▶

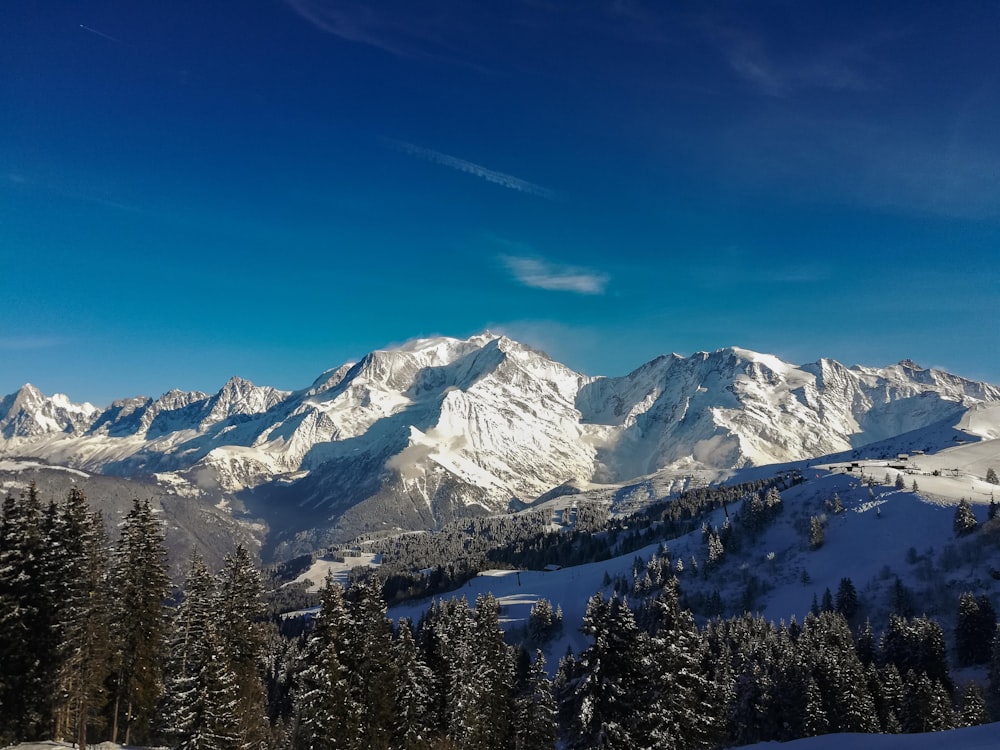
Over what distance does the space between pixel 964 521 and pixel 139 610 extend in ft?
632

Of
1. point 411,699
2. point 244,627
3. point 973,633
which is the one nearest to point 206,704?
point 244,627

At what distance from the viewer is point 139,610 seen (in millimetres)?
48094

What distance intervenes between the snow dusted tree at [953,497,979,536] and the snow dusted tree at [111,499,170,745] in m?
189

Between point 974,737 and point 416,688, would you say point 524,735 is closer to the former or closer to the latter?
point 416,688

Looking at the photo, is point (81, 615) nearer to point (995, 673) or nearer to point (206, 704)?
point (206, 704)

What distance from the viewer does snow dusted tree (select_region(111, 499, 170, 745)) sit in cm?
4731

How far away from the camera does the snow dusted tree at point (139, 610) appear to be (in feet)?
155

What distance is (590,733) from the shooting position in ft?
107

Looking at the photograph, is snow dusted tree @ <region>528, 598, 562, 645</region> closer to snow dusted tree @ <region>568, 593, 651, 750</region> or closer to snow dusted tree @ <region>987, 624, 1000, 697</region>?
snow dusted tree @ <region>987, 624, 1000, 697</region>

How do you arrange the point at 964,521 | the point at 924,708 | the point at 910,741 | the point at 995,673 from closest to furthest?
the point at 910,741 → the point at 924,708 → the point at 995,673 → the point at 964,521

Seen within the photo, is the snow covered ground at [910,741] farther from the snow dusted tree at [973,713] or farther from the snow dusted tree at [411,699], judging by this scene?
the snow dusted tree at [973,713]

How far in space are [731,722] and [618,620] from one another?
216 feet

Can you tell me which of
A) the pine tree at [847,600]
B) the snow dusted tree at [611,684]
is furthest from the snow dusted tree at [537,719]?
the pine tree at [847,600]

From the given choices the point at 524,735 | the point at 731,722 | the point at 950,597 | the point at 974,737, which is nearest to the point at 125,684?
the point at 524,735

◀

§ PROMPT: Express the items from the line containing "Seen within the" through the end of the items as a two-column CSV with the columns item and answer. Give one row per item, and put each value in its own quoted field with line breaks replaced by spaces.

§ SOLUTION TO THE EXERCISE:
item,answer
"Seen within the photo, is the snow covered ground at [910,741] farther from the snow dusted tree at [973,713] or farther from the snow dusted tree at [411,699], judging by this scene?","the snow dusted tree at [973,713]"
"How far in space are [731,722] and [618,620] from one another?","216 feet"
"Can you tell me which of A) the pine tree at [847,600] B) the snow dusted tree at [611,684] is furthest from the snow dusted tree at [537,719]?","the pine tree at [847,600]"
"From the given choices the point at 524,735 | the point at 731,722 | the point at 950,597 | the point at 974,737, which is nearest to the point at 125,684?","the point at 524,735"